Texto de origen:
--------
El Alemán y Nat se conocen en un caserío español.

El Alemán reacciona airado cuando Nat relata cómo habría terminado en el caserío, huyendo del trabajo directo como intérprete —“traductora simultánea en una oficina de mediación, en un comité para la admisión de refugiados”— que la hacía padecer emocionalmente (aunque sigue trabajando a distancia para la misma organización, mientras también traduce a Simone Weil). Contando su propia historia y la de su madre, El Alemán reprueba a Nat asentando lo evidente: hay “gente que lo pasa realmente mal”, que no puede cambiar su vida pintorescamente. De manera semejante, la vida de los vecinos de fin de semana tiene algo estúpido, a pesar de que es lo esperable de ellos y de que es vista como razonable y acaso deseable por otros citadinos. Son los contrastes entre el campo y la ciudad, la barbarie y la civilización. “Tienes cara de montaña cuando te corres”, dice Nat, él responde: “Le das muchas vueltas todas las cosas”. Pero, “El Alemán” estudió geografía, no es un bárbaro. Un amor se asoma a la complejidad de engancharse con algo que uno disfruta.

Nat ha dejado una vida en la ciudad y trabaja a distancia.

El paisaje no hace una película, pero puede ser envolvente. Las imágenes de la película de Coixet descansan en las mitologías de la naturaleza y lo rústico. Pero el contexto creado da pie a una razonable gama grisácea de colores —así como a momentos de un probable filtro verdoso— y a la constancia de la oscuridad. Es notable que en el filme junto con un quiebre argumental haya también cambio de ritmo: emerge el sosiego del tiempo en el caserío. Pueblo chico infierno grande, dice el refrán y Un amor es su ilustración. Una mujer con demencia lo declara: “ella le da fruta y él pone ladrillos”. Todos saben que ella va a casa de él y él nunca a la de ella. El pseudoartista que hace vidrieras termina compartiendo a Nat que la ve como: “una tía de 10 […] ¿quieres pasar la noche aquí conmigo?, ¿qué más te da?, ¿no?”. Pero como para cualquier enamorado, para ella su amante se ha vuelto su mundo. A Nat la azotan los celos, esa fuerza que cala en la persona y en su caso la llevan a vigilar buscando descubrir algo; para que después El Alemán rompa la relación y ella crea, como cualquier enamorado, que bastaría una conversación para arreglar las cosas.
--------
Bloque de datos:
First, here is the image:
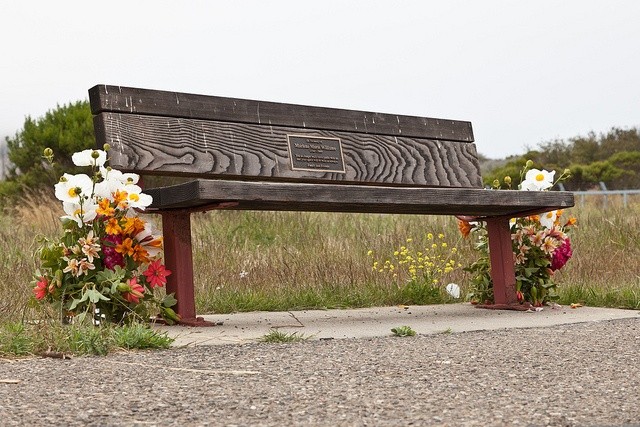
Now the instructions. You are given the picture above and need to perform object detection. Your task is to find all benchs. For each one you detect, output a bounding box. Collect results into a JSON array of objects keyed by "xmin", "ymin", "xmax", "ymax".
[{"xmin": 82, "ymin": 83, "xmax": 578, "ymax": 327}]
--------
Completa lo siguiente:
**a.** Según el texto sobre la película Un amor, ¿a qué rasgos de color y de luz da pie el contexto creado en las imágenes? Enuméralos todos.
**b.** De acuerdo con el texto sobre Un amor, ¿qué carrera estudió El Alemán?
Los datos no tienen nada que ver con el texto.

Lista de soluciones:
**a.**
- Una razonable gama grisácea de colores
- Momentos de un probable filtro verdoso
- La constancia de la oscuridad

**b.** Geografía.